(Stored data entries)
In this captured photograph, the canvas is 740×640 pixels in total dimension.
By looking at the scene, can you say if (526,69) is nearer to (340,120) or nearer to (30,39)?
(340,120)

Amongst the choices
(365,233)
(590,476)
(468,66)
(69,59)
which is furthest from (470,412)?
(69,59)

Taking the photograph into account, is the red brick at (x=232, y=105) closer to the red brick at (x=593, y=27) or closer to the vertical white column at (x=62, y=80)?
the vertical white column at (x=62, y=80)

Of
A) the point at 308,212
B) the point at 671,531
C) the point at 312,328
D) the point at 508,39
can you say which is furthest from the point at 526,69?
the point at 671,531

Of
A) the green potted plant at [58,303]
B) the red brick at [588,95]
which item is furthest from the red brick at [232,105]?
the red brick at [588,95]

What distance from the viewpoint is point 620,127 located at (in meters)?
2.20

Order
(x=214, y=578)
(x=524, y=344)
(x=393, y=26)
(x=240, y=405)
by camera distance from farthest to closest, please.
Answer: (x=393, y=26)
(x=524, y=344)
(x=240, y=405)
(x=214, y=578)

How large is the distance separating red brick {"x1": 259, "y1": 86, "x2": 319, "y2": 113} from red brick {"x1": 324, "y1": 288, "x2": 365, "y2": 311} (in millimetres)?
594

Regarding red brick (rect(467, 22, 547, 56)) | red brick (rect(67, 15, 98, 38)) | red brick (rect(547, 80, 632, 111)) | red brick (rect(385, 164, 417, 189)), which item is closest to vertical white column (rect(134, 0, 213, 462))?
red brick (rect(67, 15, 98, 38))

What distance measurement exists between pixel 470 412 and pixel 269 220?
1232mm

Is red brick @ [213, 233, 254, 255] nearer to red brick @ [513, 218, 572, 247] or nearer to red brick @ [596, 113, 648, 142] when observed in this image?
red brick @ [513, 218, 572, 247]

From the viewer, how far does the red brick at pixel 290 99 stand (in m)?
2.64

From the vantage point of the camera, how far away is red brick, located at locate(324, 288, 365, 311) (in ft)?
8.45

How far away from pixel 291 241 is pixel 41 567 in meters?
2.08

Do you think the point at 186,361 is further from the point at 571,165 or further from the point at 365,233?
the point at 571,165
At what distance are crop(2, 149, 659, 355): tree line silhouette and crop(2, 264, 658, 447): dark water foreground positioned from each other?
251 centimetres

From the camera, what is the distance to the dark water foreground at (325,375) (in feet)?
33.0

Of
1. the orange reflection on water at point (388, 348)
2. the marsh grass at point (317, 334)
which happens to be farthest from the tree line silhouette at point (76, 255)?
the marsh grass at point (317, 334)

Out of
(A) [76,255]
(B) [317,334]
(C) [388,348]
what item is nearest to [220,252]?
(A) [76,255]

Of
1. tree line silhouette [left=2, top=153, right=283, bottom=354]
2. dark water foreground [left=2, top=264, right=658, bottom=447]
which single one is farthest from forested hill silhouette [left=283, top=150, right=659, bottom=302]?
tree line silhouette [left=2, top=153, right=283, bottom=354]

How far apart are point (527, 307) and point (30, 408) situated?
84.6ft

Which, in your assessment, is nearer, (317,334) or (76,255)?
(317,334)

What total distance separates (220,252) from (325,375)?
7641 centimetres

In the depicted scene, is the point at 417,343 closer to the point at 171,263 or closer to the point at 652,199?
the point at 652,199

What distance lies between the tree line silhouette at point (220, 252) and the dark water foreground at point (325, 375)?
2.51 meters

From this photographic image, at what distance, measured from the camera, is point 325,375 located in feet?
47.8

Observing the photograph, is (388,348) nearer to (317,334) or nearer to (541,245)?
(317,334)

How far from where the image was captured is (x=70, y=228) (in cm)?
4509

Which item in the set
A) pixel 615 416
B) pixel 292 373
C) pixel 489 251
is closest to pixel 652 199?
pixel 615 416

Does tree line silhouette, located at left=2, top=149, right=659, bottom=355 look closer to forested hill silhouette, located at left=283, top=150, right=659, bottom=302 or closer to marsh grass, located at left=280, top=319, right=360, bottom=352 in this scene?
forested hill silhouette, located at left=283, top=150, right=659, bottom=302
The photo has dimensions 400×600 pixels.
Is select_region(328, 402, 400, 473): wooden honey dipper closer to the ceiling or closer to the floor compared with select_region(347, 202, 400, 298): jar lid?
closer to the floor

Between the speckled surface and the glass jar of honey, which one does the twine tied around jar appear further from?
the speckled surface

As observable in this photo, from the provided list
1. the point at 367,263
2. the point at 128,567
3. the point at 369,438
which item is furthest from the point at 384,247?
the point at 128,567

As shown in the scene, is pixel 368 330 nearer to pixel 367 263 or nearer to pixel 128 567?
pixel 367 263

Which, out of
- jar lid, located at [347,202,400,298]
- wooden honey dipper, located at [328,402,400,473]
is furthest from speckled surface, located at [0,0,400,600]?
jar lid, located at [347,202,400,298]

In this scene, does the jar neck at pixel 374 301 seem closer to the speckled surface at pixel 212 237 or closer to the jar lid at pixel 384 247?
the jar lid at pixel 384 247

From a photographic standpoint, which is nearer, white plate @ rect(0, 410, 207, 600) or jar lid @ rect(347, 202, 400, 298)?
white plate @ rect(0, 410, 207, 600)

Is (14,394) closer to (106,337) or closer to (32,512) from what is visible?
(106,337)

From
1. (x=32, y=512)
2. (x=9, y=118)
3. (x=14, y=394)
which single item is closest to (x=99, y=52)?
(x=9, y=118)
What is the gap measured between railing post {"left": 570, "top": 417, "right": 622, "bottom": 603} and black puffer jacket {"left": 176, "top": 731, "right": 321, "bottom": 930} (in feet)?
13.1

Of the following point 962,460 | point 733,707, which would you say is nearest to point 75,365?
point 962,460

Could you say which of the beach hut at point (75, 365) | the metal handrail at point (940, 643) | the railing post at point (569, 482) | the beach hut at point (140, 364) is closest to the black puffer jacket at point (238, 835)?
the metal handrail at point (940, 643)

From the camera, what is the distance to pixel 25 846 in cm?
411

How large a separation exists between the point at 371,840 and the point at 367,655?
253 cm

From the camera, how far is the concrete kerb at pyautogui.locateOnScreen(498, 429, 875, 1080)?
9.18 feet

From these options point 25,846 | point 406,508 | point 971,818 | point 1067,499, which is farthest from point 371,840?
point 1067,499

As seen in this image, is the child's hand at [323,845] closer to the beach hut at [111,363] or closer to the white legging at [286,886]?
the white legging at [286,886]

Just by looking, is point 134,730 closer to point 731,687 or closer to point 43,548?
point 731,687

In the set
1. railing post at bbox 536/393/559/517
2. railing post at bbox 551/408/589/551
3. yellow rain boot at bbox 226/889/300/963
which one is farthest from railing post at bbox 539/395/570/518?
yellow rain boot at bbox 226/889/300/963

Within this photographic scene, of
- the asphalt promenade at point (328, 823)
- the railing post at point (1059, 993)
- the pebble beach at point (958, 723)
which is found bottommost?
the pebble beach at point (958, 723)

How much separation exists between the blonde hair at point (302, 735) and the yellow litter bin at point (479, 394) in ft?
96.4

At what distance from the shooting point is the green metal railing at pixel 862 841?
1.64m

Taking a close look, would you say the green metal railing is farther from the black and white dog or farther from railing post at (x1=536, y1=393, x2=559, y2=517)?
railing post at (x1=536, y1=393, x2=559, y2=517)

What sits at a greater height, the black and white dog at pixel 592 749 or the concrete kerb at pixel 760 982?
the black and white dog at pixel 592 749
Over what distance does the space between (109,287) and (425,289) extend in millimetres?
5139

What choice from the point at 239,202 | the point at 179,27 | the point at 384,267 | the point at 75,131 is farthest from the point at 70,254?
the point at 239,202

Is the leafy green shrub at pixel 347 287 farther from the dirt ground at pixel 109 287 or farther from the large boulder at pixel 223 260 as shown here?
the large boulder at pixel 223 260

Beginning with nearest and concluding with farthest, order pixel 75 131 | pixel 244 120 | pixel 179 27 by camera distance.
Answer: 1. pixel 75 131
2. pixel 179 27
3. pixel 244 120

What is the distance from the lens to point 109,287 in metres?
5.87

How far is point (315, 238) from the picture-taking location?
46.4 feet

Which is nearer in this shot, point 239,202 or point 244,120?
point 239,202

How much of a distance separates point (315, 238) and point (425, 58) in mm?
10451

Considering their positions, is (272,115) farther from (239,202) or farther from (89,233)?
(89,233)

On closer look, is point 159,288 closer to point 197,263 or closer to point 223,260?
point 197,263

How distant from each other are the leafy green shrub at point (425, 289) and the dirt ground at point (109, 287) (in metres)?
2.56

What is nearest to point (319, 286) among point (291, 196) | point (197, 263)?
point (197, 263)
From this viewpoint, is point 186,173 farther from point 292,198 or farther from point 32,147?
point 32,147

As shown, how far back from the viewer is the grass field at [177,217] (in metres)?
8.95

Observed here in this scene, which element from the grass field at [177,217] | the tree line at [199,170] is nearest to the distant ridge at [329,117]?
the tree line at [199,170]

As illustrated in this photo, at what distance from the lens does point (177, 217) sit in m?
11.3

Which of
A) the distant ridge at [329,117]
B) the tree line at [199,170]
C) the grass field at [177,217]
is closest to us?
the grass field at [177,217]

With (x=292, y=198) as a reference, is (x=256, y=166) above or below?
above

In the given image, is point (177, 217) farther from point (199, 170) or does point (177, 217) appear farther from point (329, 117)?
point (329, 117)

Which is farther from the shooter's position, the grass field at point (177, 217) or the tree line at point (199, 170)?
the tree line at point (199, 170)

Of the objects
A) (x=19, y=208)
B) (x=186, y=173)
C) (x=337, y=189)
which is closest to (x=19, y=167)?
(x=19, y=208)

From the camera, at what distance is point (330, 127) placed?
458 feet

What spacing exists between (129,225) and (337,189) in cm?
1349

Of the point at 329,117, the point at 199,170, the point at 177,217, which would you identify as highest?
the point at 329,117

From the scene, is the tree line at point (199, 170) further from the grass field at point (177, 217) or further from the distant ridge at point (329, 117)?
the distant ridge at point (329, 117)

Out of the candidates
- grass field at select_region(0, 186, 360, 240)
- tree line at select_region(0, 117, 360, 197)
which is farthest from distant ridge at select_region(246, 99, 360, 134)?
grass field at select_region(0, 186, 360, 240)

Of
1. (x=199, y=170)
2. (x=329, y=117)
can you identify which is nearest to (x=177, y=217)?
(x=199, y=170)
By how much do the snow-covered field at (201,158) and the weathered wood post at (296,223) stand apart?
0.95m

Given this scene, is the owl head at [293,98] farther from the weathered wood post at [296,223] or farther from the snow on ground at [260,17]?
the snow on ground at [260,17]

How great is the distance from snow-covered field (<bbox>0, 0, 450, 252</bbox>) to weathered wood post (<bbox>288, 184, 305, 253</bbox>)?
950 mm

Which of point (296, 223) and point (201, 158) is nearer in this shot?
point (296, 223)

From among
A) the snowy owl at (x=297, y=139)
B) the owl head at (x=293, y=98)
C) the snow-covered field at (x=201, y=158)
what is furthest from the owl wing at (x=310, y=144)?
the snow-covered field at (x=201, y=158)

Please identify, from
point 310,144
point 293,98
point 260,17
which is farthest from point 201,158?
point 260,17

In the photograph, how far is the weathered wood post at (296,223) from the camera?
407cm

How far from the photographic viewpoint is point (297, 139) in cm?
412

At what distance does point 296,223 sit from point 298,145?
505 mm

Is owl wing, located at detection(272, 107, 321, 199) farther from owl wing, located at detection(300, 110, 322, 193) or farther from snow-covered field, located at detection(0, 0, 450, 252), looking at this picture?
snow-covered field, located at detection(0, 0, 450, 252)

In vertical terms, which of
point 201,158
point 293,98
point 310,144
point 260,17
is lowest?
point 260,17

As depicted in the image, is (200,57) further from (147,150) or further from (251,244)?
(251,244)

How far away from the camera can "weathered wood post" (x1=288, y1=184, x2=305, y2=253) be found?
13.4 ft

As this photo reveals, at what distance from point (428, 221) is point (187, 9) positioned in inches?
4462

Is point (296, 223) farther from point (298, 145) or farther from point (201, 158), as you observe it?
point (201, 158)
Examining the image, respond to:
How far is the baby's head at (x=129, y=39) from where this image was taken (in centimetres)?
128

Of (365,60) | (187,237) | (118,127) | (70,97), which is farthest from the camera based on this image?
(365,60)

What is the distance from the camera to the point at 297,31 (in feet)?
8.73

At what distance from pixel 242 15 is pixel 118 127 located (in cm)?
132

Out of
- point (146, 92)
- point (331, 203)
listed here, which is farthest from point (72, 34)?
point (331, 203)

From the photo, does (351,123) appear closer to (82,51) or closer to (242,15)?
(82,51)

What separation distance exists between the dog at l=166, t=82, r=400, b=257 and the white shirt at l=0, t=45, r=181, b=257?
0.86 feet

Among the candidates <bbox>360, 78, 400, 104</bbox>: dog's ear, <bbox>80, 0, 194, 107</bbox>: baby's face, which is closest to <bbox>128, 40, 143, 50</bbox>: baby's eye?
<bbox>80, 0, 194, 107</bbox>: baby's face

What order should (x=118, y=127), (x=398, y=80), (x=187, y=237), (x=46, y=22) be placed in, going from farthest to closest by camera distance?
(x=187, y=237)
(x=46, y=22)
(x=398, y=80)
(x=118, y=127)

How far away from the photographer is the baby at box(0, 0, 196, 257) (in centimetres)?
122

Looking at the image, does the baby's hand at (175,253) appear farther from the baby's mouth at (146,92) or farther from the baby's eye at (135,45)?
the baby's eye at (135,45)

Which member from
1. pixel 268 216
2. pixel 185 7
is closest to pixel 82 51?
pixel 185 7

Stated goal:
Turn every line from the one containing "Which member from" through the last line of the items, both included, into a numbered list. Omit any blank lines.

Complete answer:
1. Which member from
2. 1. pixel 268 216
3. 2. pixel 185 7
4. is closest to pixel 82 51?
5. pixel 185 7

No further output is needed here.